This section outlines all the data transformation processes done to dataset.
Before any data transformation, measures were taken to ensure data integrity.
Creation of Backup Sheet
A backup of the original dataset was created.
The backup sheet was protected to prevent modifications and hidden from the working environment to avoid accidental changes.
Data Integrity Checks
Prior to any modification, thorough checks were conducted to ensure the integrity and consistency of the dataset.
Convert Data to Table
The data was converted into a table format to enhance data handling and analysis capabilities.
Duplicate Record Removal
Identified and removed 13 duplicate records based on multiple criteria: property_id, latitude, longitude, address, type, and price. Remain 230 unique records.
Removal of Irrelevant & Duplicated Columns
Removed repeated and irrelevant columns (e.g., address, images, status, and added) to streamline the dataset.
Handling Zeros and Null Values
Applied conditional formatting to highlight records with values below zero, such as distance_to_uol, time_by_walk, and price, as well as to identify empty records. 6 records were removed and remain 224.
Concatenation of Column Values
Concatenated the fname and sname columns using the CONCAT and TRIM functions to create a full_name column for the agent.
Text to Column
Split the address field, which contained both the address line and the area within Leicester, into two separate columns using a comma delimiter.

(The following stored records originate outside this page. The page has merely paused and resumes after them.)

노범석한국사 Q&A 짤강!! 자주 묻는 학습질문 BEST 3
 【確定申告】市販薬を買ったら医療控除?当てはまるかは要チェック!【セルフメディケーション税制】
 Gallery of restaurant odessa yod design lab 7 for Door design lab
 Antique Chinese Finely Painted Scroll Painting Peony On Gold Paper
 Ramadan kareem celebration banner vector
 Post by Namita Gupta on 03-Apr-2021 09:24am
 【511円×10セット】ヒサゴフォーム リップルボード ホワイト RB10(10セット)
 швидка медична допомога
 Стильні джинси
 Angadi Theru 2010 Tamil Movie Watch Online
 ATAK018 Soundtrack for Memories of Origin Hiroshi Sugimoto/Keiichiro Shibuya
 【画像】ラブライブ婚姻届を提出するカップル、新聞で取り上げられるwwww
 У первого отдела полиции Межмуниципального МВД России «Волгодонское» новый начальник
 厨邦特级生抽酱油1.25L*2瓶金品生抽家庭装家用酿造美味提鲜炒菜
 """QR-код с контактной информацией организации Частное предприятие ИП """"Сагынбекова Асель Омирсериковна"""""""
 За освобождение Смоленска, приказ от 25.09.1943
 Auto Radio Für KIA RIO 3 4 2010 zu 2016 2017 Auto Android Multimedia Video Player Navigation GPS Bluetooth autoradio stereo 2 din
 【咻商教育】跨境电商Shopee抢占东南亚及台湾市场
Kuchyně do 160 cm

Standardisation of Similar Addresses
Standardised minor inconsistencies where the same address appeared differently after splitting the column.
Data Formatting
Formatted the data appropriately for currency, distance, and time to ensure consistency and accuracy in reporting and analysis.
Renaming Column Names
Renamed several columns to more appropriate titles (e.g., member, trade, property, type) for clarity.